Preserving Privacy in Software Composition Analysis: A Study of Technical Solutions and Enhancements
Huaijin Wang, Zhibo Liu, Yanbo Dai, Shuai Wang, Qiyi Tang, Sen Nie, Shi Wu
TL;DR
This work tackles the privacy challenges of software composition analysis (SCA) by analyzing privacy requirements and surveying landscape options. It develops two privacy-preserving frameworks on Centris: a similarity-test approach using SBB and a secure MPC-based approach using embedding models, demonstrating that MPC offers stronger privacy at the cost of higher overhead. To bridge practicality and privacy, the authors propose SafeSCA, a set of optimizations (binary embeddings, commit-based signature generation, and three client-side filters) that dramatically reduce encrypted computation and overall overhead while preserving accuracy. The result is a practical privacy-preserving SCA pipeline that reduces MPC overhead to a small fraction of total time and enables secure OSS dependency analysis in real-world scenarios.
Abstract
Software composition analysis (SCA) denotes the process of identifying open-source software components in an input software application.
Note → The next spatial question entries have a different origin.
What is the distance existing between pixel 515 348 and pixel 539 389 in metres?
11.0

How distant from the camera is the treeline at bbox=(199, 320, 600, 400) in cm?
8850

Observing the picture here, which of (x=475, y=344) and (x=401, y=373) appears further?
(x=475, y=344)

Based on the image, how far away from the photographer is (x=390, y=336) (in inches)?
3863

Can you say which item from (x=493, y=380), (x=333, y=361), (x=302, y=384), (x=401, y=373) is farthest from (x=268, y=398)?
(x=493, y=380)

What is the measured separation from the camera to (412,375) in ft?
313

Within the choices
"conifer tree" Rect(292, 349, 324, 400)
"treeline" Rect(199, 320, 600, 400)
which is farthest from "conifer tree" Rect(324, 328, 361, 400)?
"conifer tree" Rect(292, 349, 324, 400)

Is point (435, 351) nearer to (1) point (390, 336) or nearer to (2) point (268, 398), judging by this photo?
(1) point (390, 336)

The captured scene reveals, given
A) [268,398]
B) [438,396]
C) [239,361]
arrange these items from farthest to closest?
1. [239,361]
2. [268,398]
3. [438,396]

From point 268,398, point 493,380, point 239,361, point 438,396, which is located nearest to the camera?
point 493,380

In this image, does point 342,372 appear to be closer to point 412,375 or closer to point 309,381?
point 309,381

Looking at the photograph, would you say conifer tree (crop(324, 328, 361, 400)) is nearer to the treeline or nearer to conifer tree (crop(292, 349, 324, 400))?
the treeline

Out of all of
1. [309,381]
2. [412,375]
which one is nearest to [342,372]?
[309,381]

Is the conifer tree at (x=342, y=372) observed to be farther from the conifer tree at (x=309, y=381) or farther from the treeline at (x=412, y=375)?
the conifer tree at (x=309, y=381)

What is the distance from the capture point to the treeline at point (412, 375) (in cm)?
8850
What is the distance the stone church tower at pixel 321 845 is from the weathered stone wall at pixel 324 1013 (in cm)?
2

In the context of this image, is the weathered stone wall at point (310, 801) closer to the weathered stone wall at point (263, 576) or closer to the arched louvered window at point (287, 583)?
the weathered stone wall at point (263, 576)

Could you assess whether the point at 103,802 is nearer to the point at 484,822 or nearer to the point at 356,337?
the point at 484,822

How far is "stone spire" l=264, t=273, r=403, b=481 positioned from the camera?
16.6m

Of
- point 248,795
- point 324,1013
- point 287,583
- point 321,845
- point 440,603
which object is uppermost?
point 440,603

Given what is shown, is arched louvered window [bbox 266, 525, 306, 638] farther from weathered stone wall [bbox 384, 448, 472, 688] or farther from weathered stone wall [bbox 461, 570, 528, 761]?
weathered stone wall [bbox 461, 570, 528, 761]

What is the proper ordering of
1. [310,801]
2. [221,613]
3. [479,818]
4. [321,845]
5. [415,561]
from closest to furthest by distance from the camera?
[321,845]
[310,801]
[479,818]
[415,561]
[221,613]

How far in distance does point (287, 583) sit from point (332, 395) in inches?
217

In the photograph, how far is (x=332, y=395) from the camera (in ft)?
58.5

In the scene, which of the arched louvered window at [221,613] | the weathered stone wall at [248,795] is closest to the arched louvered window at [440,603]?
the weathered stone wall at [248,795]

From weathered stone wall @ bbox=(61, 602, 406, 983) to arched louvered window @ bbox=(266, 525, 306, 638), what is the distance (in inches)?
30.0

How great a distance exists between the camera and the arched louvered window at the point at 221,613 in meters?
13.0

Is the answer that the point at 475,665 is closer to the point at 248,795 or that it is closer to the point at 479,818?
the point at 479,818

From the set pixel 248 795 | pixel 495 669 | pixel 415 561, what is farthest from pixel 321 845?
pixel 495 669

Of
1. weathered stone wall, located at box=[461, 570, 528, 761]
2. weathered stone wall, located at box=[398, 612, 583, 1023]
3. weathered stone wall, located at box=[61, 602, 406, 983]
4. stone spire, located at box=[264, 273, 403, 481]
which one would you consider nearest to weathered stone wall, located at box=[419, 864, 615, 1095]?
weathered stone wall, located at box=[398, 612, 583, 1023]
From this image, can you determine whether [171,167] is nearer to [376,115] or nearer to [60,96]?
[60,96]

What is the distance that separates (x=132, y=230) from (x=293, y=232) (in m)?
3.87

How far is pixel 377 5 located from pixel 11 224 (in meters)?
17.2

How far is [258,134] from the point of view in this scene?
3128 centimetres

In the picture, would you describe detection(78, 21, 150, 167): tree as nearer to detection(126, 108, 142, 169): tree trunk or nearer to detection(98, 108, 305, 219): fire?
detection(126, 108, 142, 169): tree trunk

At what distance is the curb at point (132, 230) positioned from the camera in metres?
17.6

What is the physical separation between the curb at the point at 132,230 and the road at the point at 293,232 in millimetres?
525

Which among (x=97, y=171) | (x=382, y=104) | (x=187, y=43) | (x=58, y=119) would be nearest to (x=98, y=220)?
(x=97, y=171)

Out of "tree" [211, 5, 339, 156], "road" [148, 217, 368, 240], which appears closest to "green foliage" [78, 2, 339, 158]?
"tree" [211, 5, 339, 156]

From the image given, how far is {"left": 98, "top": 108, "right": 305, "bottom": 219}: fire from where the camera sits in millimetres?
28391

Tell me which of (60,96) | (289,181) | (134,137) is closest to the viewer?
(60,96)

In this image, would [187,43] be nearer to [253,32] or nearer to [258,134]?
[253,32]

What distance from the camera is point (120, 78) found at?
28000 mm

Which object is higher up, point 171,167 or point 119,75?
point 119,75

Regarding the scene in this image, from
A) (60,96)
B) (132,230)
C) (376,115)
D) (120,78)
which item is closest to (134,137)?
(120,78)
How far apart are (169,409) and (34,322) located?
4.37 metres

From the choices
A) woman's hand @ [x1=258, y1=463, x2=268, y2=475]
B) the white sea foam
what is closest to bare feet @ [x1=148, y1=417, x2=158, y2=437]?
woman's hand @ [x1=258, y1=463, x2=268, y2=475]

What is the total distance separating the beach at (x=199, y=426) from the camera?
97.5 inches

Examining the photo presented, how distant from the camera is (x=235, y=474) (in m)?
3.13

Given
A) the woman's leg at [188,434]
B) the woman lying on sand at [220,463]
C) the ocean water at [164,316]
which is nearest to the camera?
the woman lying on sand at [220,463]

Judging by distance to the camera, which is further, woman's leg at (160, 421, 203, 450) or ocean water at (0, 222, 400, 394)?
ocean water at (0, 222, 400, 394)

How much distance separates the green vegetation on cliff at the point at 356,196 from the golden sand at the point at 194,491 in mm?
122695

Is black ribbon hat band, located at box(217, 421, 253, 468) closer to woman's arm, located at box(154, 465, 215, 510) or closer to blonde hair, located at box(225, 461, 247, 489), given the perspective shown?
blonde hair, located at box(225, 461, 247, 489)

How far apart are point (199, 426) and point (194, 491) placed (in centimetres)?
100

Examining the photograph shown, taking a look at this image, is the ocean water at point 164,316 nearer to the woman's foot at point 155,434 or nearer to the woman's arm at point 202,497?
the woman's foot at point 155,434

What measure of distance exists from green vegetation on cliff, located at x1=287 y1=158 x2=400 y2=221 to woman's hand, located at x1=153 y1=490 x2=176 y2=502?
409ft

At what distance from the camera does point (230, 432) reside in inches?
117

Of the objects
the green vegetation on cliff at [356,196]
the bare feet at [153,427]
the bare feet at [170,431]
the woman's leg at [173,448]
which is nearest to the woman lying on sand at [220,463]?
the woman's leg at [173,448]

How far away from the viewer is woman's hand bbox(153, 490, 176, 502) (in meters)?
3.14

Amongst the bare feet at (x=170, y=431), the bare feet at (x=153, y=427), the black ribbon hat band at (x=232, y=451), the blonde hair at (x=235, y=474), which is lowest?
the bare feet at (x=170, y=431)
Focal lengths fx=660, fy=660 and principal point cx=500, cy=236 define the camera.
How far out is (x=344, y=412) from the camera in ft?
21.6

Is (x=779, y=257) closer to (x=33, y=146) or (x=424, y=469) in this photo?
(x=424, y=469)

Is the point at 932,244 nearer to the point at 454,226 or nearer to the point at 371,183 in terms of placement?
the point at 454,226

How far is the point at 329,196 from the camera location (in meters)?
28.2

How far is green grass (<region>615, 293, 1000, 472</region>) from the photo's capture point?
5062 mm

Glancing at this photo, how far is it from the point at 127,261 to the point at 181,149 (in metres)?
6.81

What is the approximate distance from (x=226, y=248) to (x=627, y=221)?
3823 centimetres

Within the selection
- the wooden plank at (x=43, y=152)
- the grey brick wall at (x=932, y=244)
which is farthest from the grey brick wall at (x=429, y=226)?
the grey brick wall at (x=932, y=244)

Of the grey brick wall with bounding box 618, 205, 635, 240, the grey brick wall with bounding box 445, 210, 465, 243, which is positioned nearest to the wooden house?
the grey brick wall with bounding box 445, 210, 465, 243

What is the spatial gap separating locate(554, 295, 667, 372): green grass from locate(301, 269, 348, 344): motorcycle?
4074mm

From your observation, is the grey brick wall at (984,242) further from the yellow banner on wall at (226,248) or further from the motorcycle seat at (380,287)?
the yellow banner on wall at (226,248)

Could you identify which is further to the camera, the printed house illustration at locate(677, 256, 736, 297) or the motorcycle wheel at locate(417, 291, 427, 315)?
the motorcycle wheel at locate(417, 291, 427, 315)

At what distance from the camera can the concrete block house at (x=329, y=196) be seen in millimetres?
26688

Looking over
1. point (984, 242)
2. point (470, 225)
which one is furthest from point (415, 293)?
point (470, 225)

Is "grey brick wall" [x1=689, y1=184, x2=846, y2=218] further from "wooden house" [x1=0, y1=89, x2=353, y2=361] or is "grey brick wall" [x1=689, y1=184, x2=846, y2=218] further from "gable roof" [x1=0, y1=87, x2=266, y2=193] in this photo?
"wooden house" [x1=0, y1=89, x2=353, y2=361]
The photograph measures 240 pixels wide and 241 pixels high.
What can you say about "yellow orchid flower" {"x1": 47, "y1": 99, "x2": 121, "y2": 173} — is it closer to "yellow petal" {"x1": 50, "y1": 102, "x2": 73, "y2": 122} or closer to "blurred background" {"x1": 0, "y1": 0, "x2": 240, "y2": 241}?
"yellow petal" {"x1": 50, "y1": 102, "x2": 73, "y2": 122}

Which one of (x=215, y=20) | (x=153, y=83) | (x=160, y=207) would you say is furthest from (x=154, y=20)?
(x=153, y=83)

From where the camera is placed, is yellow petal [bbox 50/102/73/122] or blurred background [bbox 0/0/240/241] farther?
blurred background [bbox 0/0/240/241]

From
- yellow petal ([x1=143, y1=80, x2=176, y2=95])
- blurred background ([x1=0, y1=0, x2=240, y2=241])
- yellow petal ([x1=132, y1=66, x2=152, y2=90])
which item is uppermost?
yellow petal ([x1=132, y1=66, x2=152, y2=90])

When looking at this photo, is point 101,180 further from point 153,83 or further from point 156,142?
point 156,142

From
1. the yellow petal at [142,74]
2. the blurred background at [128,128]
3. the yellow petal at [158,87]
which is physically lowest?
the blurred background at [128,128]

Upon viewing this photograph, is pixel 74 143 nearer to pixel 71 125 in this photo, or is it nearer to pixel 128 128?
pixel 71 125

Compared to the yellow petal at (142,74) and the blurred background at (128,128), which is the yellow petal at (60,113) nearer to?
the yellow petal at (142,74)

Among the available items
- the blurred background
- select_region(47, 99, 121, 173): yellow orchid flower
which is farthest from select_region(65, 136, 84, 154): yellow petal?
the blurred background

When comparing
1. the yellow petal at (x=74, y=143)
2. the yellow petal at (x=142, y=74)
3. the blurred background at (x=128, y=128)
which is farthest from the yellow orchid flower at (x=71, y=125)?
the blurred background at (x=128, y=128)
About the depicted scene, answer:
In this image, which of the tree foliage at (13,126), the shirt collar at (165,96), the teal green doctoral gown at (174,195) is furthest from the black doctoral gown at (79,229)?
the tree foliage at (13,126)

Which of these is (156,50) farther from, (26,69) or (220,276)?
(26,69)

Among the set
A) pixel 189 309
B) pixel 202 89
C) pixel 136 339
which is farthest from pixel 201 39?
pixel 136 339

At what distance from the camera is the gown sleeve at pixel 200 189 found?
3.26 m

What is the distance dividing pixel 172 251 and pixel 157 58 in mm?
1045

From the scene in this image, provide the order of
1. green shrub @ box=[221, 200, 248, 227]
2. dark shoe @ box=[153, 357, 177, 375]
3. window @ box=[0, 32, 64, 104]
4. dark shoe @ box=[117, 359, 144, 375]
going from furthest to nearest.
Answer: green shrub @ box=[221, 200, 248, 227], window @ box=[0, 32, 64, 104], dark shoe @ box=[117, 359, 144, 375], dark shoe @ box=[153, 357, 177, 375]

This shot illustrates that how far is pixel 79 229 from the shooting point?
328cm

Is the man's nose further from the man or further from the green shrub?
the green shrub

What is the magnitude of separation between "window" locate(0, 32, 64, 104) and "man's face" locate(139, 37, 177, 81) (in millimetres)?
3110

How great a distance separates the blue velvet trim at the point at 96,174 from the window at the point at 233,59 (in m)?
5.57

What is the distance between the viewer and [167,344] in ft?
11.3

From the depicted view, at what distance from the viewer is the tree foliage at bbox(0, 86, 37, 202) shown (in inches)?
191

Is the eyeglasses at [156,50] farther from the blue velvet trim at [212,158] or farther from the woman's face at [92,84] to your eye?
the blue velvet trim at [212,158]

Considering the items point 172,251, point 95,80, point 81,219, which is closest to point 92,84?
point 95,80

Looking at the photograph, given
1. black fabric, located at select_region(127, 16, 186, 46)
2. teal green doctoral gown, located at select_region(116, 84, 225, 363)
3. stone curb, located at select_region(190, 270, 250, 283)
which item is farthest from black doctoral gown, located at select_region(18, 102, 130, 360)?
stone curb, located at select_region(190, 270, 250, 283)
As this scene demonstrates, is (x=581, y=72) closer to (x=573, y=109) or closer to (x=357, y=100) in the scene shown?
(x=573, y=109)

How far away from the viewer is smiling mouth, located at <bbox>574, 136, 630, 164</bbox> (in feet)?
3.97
SCA has been extensively developed and adopted by academia and industry. However, we notice that the modern SCA techniques in industry scenarios still need to be improved due to privacy concerns. Overall, SCA requires the users to upload their applications' source code to a remote SCA server, which then inspects the applications and reports the component usage to users. This process is privacy-sensitive since the applications may contain sensitive information, such as proprietary source code, algorithms, trade secrets, and user data. Privacy concerns have prevented the SCA technology from being used in real-world scenarios. Therefore, academia and the industry demand privacy-preserving SCA solutions. For the first time, we analyze the privacy requirements of SCA and provide a landscape depicting possible technical solutions with varying privacy gains and overheads. In particular, given that de facto SCA frameworks are primarily driven by code similarity-based techniques, we explore combining several privacy-preserving protocols to encapsulate the similarity-based SCA framework. Among all viable solutions, we find that multi-party computation (MPC) offers the strongest privacy guarantee and plausible accuracy; it, however, incurs high overhead (184 times). We optimize the MPC-based SCA framework by reducing the amount of crypto protocol transactions using program analysis techniques. The evaluation results show that our proposed optimizations can reduce the MPC-based SCA overhead to only 8.5% without sacrificing SCA's privacy guarantee or accuracy.